Opeenstapeling van fouten leidt tot schrapping
Uitspraak 22 oktober 2013, Regionaal Tuchtcollege voor de Gezondheidszorg te Groningen
(YG3281 YG1701) (Rep.nrs. T2012/03, T2013/03, T2013/01)
Het komt niet vaak voor dat het Tuchtcollege een tandarts uit het BIG-register schrapt (in 2012 was dat slechts in 6% van de gevallen). In het onderhavige geval gaat het om een gecombineerde uitspraak in drie procedures tegen een tandarts.
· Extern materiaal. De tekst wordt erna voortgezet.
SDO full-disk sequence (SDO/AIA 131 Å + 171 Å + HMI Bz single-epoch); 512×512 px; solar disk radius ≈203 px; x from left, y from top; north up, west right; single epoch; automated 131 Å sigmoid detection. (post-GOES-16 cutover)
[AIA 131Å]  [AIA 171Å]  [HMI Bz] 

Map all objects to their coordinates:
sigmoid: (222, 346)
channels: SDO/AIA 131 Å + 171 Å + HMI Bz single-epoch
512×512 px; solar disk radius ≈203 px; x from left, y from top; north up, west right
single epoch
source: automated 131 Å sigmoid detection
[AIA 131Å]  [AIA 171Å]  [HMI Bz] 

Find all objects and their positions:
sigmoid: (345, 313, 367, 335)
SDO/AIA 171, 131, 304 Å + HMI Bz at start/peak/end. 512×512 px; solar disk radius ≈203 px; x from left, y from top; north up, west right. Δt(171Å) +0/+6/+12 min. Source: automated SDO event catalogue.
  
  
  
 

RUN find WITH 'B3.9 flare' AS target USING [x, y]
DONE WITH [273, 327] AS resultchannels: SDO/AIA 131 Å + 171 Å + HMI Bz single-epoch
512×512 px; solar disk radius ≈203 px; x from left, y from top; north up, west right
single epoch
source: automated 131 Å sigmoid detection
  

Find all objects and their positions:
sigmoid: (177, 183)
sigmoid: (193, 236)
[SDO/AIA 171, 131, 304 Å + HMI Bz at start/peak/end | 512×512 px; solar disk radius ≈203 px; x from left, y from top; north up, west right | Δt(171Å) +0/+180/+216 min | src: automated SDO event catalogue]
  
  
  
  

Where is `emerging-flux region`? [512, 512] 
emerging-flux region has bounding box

De klachten omvatten de volgende verwijten: onverantwoorde praktijkvoering, taakherschikking en -delegatie die niet voldoet aan de daaraan gestelde voorwaarden, geen adequaat toezicht op een mondhygiënist die tandheelkundige handelingen verrichtte ondanks signalen dat door hem uitgevoerde behandelingen niet goed werden uitgevoerd, onvoldoende dossiervoering, een onprofessionele klachtenafhandeling, onvoldoende toegankelijke spoedzorg en het verrichten van tandheelkundige handelingen door hemzelf van onvoldoende kwaliteit. Het College acht de drie klachten gegrond. Gezien de ernst van de feiten, het tuchtrechtelijk verleden van verweerder, het feit dat vaststaat dat hij tijdens een eerder opgelegde schorsing ten minste één patiënt heeft behandeld en het door hem getoonde gebrek aan reflexie op zijn eigen professionele handelen is het College van oordeel dat doorhaling van zijn inschrijving in het BIG-register de passende maatregel is.
Wel of geen headgear?
Uitspraak 29 oktober 2013, Regionaal Tuchtcollege voor de Gezondheidszorg te Amsterdam
(YG 3293)(2013/129T)
Klaagster verwijt de tandarts dat hij bij de orthodontiebehandeling van haar minderjarige dochter onzorgvuldig te werk is gegaan door een verkeerd behandelplan uit te voeren en geen informatie te verstrekken over de behandeling. Het College onderschrijft de gestelde diagnose maar niet het gekozen behandelplan. Voor het gebruik van de headgear ontbrak volgens het College de indicatie voor het gebruik daarvan. Ten aanzien van het informeren van de wettelijke vertegenwoordigers van de patiënten oordeelde het College dat de aantekeningen van het dossier dermate summier zijn dat niet duidelijk kan worden of het behandelplan en de te verwachten gevolgen daarvan zijn besproken met klaagster. Daarom oordeelt het College dat de tandarts tekort is geschoten in zijn informatieplicht (art. 17.448 BW) jegens de klaagster (ouder van de patiënte). Het gevolg is dat de tandarts de maatregel van een waarschuwing wordt opgelegd.
Te veel tanden getrokken?
Uitspraak 29 oktober 2013, Regionaal Tuchtcollege voor de Gezondheidszorg te Amsterdam
(YG 3292)(2012/075T)
Klaagster verwijt de tandarts dat hij op onzorgvuldige wijze een orthodontiebehandeling heeft uitgevoerd. De tandarts heeft volgens klaagster te veel kiezen getrokken waardoor te grote afstanden tussen de tanden van klaagster zijn ontstaan en klaagster er niet meer representatief uitzag. Ook verwijt klaagster de tandarts dat hij verzekeringsfraude heeft gepleegd. Het College oordeelt dat de wijze waarop en masse elementen zijn verplaatst zeer ongebruikelijk is en getuigt van onvoldoende kennis op het gebied van orthodontische verplaatsingen van meerdere elementen tegelijkertijd. Daarnaast is ter zitting gebleken dat de tandarts opzettelijk allerlei niet verrichte behandelingen en onjuiste codes heeft opgevoerd. Het College bestempelt deze handelswijze als een geval van een zeer brutale benadeling van de ziektekostenverzekeraar zodat beide klachten gegrond zijn verklaard en de tandarts voor de periode van één maand wordt geschorst uit het register.